US President Donald Trump will “renege” on any possible trade deal it reaches with China, as Washington has never been an honest broker, says a political analyst in California.
“The world can see for itself, on a daily basis, that it is the word of the US, especially now under the Trump administration, not China's, which cannot be trusted,” said Dennis Etler, a former professor of Anthropology at Cabrillo College in Aptos, California.
“The US has never been an honest broker, its modus operandi has always been dissimulation and deceit,” Etler told Press TV on Wednesday. “To turn around and disingenuously accuse your opponent of what you yourself have done is the standard operating procedure of the US now and in the past.”
“This has been compounded by the fact that US President Trump is a congenital liar,” he added.
The world is “shocked” that White House trade adviser Peter Navarro made up a fictitious anti-China economist in his books, China’s Foreign Ministry said on Tuesday, adding that it is absurd and dangerous to make policy based on lies.
“Making up and peddling lies, even making policy based on lies, is not only ridiculous, but also extremely dangerous,” Chinese Foreign Ministry spokeswoman Hua Chunying told a daily news briefing.
The Chronicle of Higher Education reported last week that Navarro invented and quoted an economist named Ron Vara.
It said that according to Tessa Morris-Suzuki, an emeritus professor at Australian National University, Vara’s name had appeared a dozen times in six of Navarro’s nonfiction books but no such person could be found.
Navarro has been forced to admit that Ron Vara, a hawkish analyst quoted in several of his books, is in fact a made-up person whose name is an anagram of Navarro's own.

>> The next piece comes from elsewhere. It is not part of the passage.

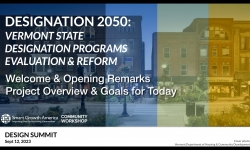 Designation 2050: Vermont State Designation Programs Evaluation and Reform - Welcome, Opening Remarks, Project Overview and Goals for the Day 9/12/2023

Navarro said in a statement that the name he used was “a whimsical device and pen name I’ve used throughout the years for opinions and purely entertainment value, not as a source of fact”.
Chinese state media, though generally not China’s government, have repeatedly criticized Navarro, who has advocated a hard line against Beijing.
The United States and China have been locked in a trade war for more than a year. Washington and Beijing have levied punitive duties on hundreds of billions of dollars of each other’s goods, roiling financial markets and threatening global growth.